Avec le même guitariste, parfait, Ulf Wakenius, un Suédois entre deux âges que la jolie jeune femme doit menotter au radiateur pour qu’il n’aille pas voir ailleurs dans la file des chanteuses qui rêveraient de réussir un duo comme Voyage, l’an dernier (ffff).
La contrebasse ou le violoncelle de Lars Danielsson, les percussions de Xavier Dessandre-Navarre s’ajoutent ici ou là, mais Youn commence solo, avec My favorite things, égrenant sur les lamelles d’une kalimba quatre notes qui « asiatisent » sur un seul accord la célèbre mélodie de Rodgers & Hammerstein.

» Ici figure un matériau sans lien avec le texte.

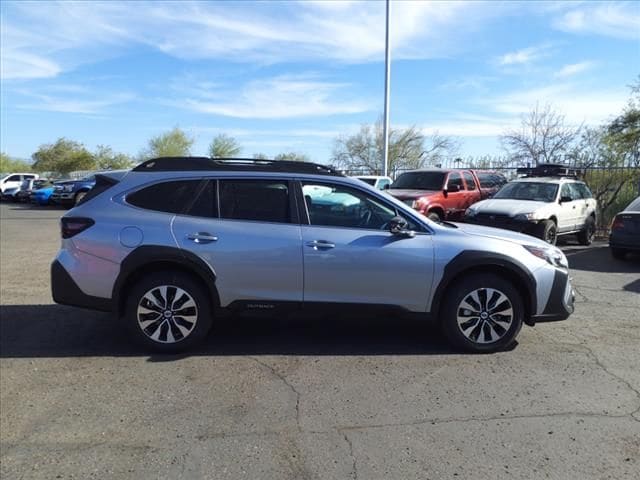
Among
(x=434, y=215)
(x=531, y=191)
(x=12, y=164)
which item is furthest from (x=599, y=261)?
(x=12, y=164)

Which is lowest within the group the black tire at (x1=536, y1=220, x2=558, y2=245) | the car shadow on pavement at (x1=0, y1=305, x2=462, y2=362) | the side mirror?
the car shadow on pavement at (x1=0, y1=305, x2=462, y2=362)

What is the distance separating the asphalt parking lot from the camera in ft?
10.9

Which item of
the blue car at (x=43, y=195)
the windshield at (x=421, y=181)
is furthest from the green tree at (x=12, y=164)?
the windshield at (x=421, y=181)

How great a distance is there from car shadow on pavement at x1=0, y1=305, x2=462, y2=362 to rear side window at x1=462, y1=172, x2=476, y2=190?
378 inches

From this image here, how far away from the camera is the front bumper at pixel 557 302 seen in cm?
523

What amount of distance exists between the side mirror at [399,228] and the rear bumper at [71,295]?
107 inches

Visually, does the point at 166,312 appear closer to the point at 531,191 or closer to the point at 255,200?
the point at 255,200

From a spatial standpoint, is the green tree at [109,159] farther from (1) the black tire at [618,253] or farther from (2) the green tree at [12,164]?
(1) the black tire at [618,253]

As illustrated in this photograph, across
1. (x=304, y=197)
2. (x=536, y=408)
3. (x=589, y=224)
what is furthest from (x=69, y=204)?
(x=536, y=408)

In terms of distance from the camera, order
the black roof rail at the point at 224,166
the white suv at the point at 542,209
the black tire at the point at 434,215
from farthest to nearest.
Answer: the black tire at the point at 434,215 → the white suv at the point at 542,209 → the black roof rail at the point at 224,166

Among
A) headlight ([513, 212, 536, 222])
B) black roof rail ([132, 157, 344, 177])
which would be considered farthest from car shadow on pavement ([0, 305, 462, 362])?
headlight ([513, 212, 536, 222])

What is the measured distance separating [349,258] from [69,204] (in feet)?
83.8

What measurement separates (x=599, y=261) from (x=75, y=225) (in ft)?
32.8

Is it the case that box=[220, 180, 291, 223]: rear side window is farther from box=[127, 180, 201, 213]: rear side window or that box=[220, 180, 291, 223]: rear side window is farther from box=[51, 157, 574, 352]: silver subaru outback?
box=[127, 180, 201, 213]: rear side window
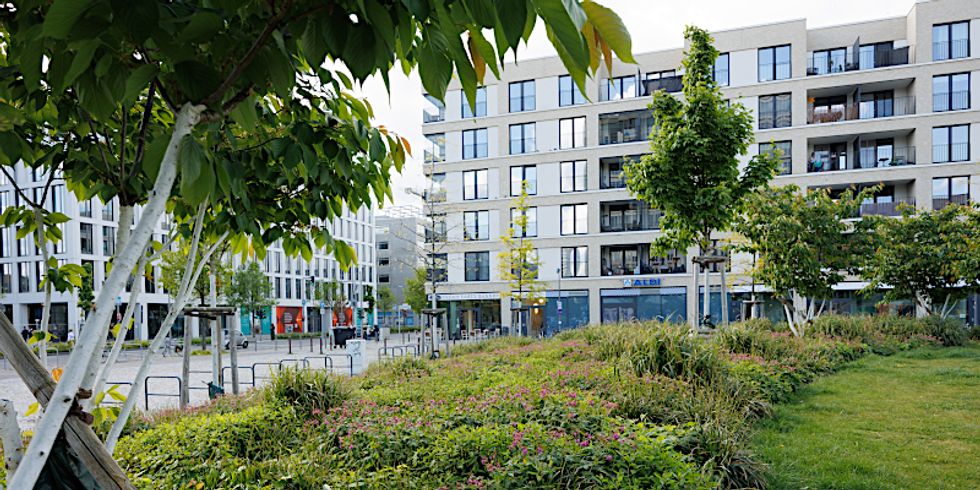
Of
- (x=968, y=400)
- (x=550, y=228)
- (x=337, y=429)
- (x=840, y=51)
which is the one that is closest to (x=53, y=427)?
(x=337, y=429)

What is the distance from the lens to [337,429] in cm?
667

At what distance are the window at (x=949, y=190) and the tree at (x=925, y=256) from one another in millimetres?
13609

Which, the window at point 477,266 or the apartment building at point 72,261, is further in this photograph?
the window at point 477,266

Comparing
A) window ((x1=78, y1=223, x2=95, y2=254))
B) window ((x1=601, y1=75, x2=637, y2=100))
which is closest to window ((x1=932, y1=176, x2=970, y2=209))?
window ((x1=601, y1=75, x2=637, y2=100))

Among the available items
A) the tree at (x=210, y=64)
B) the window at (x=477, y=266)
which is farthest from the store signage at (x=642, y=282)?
the tree at (x=210, y=64)

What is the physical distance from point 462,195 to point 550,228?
749 cm

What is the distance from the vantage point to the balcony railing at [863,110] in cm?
4034

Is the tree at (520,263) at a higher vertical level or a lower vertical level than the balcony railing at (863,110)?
lower

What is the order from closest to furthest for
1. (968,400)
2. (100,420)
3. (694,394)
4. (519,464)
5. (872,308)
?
(100,420), (519,464), (694,394), (968,400), (872,308)

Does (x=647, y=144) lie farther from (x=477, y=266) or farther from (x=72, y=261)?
(x=72, y=261)

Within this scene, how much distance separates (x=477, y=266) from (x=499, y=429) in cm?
4286

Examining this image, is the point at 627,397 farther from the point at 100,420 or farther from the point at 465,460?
the point at 100,420

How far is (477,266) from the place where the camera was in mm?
48469

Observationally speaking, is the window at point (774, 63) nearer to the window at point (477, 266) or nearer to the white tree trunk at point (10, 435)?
the window at point (477, 266)
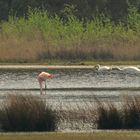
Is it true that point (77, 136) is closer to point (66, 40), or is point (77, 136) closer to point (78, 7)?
point (66, 40)

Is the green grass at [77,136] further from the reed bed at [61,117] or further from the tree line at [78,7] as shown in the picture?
the tree line at [78,7]

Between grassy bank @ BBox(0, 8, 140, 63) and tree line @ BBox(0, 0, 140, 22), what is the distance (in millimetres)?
9873

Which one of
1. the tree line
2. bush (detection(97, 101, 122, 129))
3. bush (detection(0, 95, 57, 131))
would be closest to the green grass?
bush (detection(0, 95, 57, 131))

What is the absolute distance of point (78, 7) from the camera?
6681cm

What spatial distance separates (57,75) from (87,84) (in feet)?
19.4

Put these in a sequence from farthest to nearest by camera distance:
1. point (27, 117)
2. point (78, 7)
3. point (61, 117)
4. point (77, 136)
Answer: point (78, 7)
point (61, 117)
point (27, 117)
point (77, 136)

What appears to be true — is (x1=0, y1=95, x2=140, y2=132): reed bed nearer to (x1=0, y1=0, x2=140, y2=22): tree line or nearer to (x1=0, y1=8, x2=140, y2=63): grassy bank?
(x1=0, y1=8, x2=140, y2=63): grassy bank

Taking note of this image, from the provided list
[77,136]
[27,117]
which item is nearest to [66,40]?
[27,117]

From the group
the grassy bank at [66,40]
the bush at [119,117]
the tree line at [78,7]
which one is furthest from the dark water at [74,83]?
the tree line at [78,7]

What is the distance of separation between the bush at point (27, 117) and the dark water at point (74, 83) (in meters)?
5.03

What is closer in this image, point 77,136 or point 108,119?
point 77,136

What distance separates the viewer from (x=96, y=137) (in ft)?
51.0

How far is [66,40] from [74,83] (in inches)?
749

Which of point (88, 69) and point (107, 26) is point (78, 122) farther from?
point (107, 26)
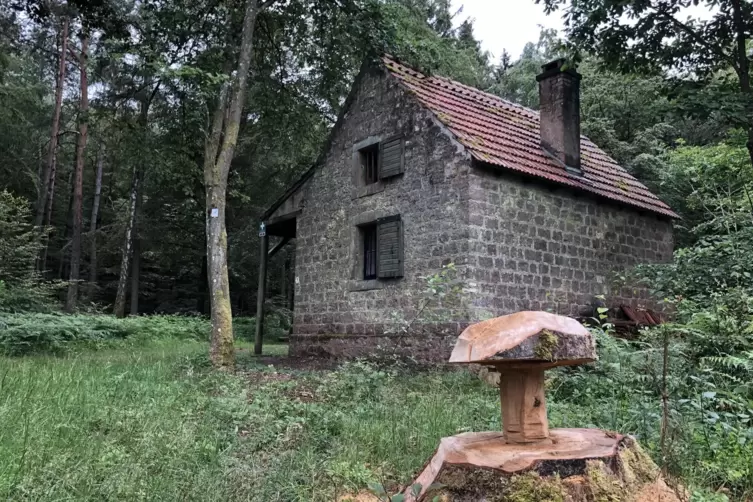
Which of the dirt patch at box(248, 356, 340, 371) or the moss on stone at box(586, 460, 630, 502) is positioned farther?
the dirt patch at box(248, 356, 340, 371)

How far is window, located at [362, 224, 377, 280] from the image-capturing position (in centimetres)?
1150

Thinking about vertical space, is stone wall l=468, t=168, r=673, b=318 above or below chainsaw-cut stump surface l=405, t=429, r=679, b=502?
above

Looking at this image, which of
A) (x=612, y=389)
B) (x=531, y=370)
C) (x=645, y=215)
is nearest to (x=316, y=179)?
(x=645, y=215)

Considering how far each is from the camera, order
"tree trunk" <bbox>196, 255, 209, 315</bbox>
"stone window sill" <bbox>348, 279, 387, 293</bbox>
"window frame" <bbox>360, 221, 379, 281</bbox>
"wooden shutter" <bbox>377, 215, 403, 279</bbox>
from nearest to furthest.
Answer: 1. "wooden shutter" <bbox>377, 215, 403, 279</bbox>
2. "stone window sill" <bbox>348, 279, 387, 293</bbox>
3. "window frame" <bbox>360, 221, 379, 281</bbox>
4. "tree trunk" <bbox>196, 255, 209, 315</bbox>

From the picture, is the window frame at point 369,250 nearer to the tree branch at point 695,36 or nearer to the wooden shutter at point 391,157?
the wooden shutter at point 391,157

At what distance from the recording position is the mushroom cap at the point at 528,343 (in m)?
2.61

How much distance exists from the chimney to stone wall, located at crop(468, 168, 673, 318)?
1.02 metres

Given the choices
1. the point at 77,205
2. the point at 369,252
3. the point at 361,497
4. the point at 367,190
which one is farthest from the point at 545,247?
the point at 77,205

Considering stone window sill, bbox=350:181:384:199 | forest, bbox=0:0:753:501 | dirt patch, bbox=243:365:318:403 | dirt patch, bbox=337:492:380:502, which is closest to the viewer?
dirt patch, bbox=337:492:380:502

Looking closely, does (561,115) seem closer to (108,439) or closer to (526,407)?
(526,407)

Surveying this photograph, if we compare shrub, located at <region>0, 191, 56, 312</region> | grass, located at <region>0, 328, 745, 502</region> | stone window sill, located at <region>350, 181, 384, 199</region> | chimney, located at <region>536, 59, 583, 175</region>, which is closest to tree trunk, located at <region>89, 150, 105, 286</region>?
shrub, located at <region>0, 191, 56, 312</region>

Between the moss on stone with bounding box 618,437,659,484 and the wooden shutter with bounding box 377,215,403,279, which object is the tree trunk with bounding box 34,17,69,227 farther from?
the moss on stone with bounding box 618,437,659,484

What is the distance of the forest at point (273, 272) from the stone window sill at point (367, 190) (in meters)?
2.74

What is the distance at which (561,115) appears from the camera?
11.7m
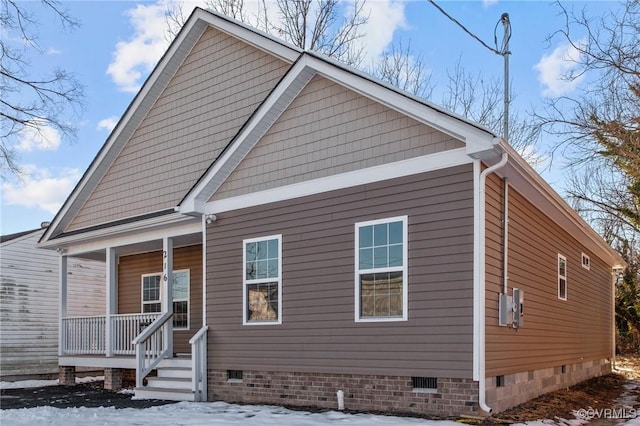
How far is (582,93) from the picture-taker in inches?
546

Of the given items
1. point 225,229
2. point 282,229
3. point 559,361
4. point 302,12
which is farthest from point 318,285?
point 302,12

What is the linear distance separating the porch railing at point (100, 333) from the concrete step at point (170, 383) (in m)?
1.53

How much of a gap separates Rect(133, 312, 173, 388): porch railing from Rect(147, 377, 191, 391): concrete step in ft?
0.80

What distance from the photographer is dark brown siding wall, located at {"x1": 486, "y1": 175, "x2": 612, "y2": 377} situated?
8.74 metres

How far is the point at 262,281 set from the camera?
430 inches

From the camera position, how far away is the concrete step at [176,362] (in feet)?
39.6

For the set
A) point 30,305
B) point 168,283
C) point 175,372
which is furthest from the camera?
point 30,305

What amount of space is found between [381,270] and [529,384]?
11.0 feet

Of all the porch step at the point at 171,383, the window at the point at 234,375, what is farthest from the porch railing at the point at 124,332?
the window at the point at 234,375

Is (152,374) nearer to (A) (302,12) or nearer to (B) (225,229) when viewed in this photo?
(B) (225,229)

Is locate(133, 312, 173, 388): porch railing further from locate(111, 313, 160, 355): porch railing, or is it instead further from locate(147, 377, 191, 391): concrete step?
locate(111, 313, 160, 355): porch railing

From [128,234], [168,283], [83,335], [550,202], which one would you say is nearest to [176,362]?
[168,283]

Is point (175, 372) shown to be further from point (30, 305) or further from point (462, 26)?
point (462, 26)

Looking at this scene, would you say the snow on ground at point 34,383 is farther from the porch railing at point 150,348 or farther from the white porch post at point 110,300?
the porch railing at point 150,348
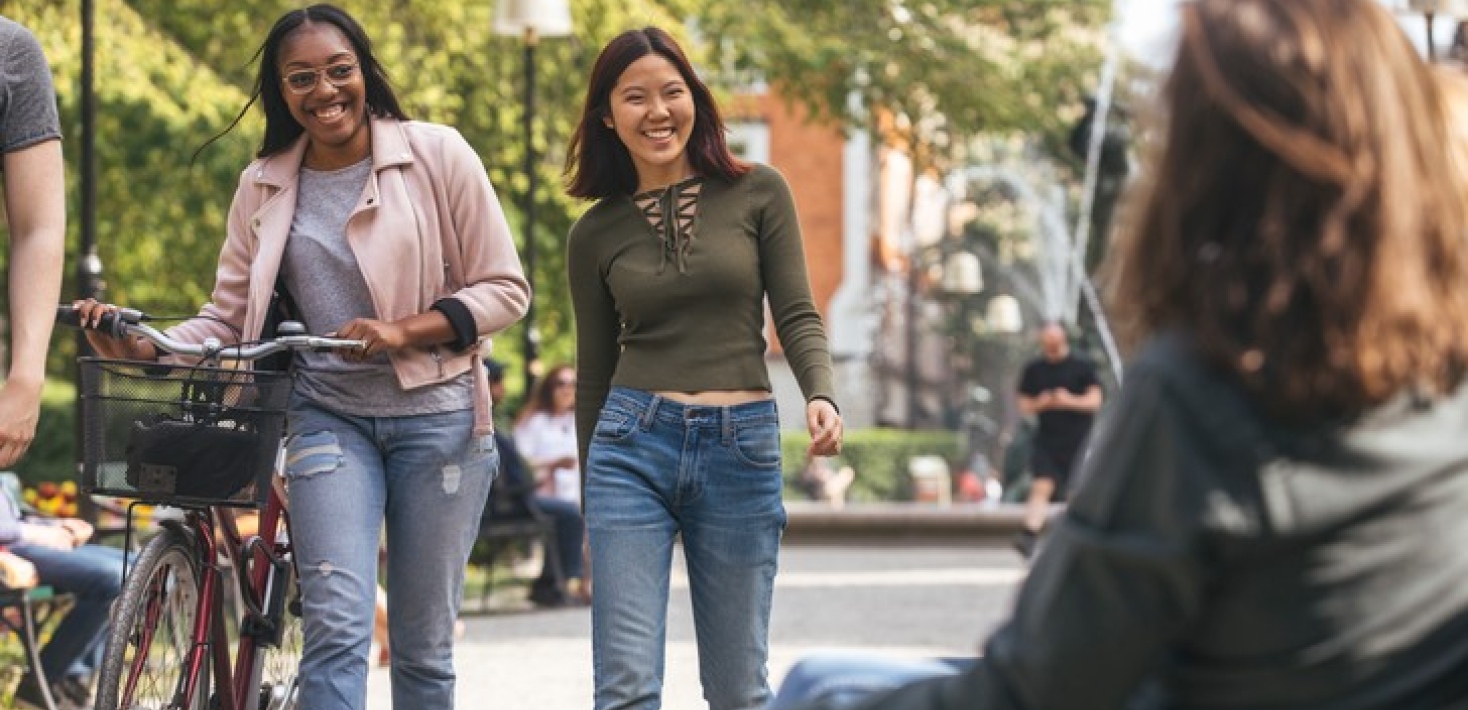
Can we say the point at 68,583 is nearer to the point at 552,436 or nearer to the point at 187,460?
the point at 187,460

Oubliés Julie Andrews dans La Mélodie du bonheur, John Coltrane et son soprano et tous les autres : seul reste le timbre si tendre, qui fait se pâmer les Ulysse du jazz ayant juré de ne plus céder aux sirènes.
Car Youn Sun Nah chante comme si elle inventait le chant. Sur des chansons sans défaut, Same Girl, de Randy Newman, ou Enter Sandman, de Metallica, prenant des risques fous.
La ravissante Chanson d’Hélène, de Philippe Sarde et Jean-Loup Dabadie pour Les Choses de la vie, clôt un disque radicalement neuf pour cette même fille dont les possibilités semblent illimitées.